The Technium

Evolution of Bots

This high gloss German commercial for Saturn electronics is wonderful eye candy. Everything I’ve seen in technology convinces me that autonomous robots are an inevitability. And once launched, self-guided robots will no doubt “evolve” — although not by natural selection.

The chief question is how much will robots look like animals, or humans? Because they live on Earth and have to deal with us at our scale and all the natural forces at that scale, they will tend to look familiar. Gravity, air resistance, torque and friction, for examples, are inescapable common problems which tend to steer the design of robots to common solutions. Like animals they may have either two or four legs, stereoscopic eyes, tubular insides, hands, etc. To the extant that some robots will do the kind of work that we have used animals for (such as transportation, hauling) those robots will converge toward animal forms.

But most of the work we want done by robots is work we humans and animals are probably not designed for, therefore those robots will tend to diverge from animal forms. The ones we interact with most will also tend to our form simply for communication reasons. The rest will evolve into their own alien forms. I suspect that after several hundred years we’ll see a full-blown taxonomy of “natural” robot genres. You can think of airplanes (once they are autonomously piloted) as an example of one class of robot species. You see one and say, that’s an airplanebot.

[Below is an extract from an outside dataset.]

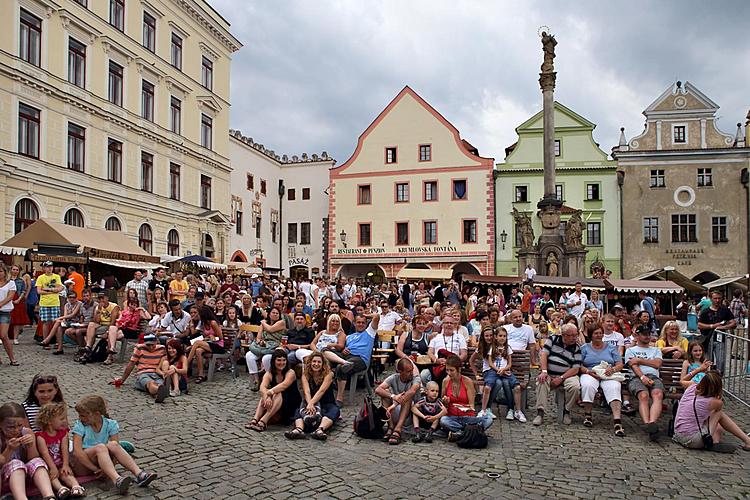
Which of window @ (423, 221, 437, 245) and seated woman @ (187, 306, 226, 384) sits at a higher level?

There will be fish bots, crab-like bots, mole-ish bots, ant bots, to start the list with animal analogs. Better said would be creep bots, crawl bots, scrub bots, sneak bots, lube bots, and so on.

And we’d have two larger categories: domesticated bots and feral bots. Domesticated bots come home to roost, and to be breed by humans. Feral ones are out on their own. They find their own sources of energy, self-repair, and high-jack some means to reproduce.  There may be a day in the far distant future when one could scramble over a junk yard heap and find some kind of scavenger bot. Not Wall-e exactly, but some more insect-like contraption that is able to scrape together enough  power to survive and breed. The first will most likely be more like a plant than animal.

Collecting them will start out as an kid’s hobby, and the realm of amateurs. Eventually science will pay attention to this emerging taxonomy.

  • Matthias

    Saturn is not a car company, but a retailer of consumer electronics. But an amazing ad anyway :-)…

  • Nirav V. Patel

    A bit off the point of the post here but I think the commercial is for an electronic store in Germany that is called Saturn.

  • Neil in Chicago

    Many robots will have human-like hands, simply because of the jillions of tools and implements already around which are designed for hands.
    Similarly, I expect that a substantial number of robots will be compatible with already existing stairs, doorways, and sidewalks.

  • Alex

    The first (as in a “stack” meaning) autonomous robot that comes to many minds today is WALL-E from Pixar movie. The robot continues to do work (“directive” as the robot-speaking way) for hundreds of years.
    Of course, not going into all the emotions shown by him (it?), how much evolved can we expect these robots to be? And, as Kevin has pointed this evolution as non-natural, can we bend this word meaning?
    Believing that new robots and machines alike are built one after another, the ones that really are sucessful and stick are the evolved ones. Unless we strict that natural means air-breathing-pumping-heart evolution, we can abstract that these robots are fit for what they are purposed to do, much like an eagle for flying and a lion is for cutting meat.
    My point is that although I don’t see clearly a way for the robots to evolve without human interaction (at least as far I can think of, realistically), their history might as well be told someday the same way we put those darwinian monkey-to-human diagrams. And look, we do it already putting apple-II-to-iMac all over the internet.

  • Tom Mazanec

    Neil Stephenson’s “The Diamond Age” features evolving “mites” (biologically external) and “sites” (bilogically internal), near-invisible microbots based on nanotechnology. They come up with unique solutions to problems. One character does not design microbots, he simply collects them from the wild and studies them.

    • @ Tom Mazanec: I had forgotten that from Diamond Age, but it fits perfectly.

  • Adam Holland

    I think I am going to have to mention Philip K. Dick’s “Claw” stories.

  • alan p

    Re bots not self-evolving by natural selection – with genetic algorithms it is possible for intelligence to evolve via “natural” (aka evolutionary) selection, and one assumes at some point they can self-build new bots so could reproduce by similar selection approaches as well.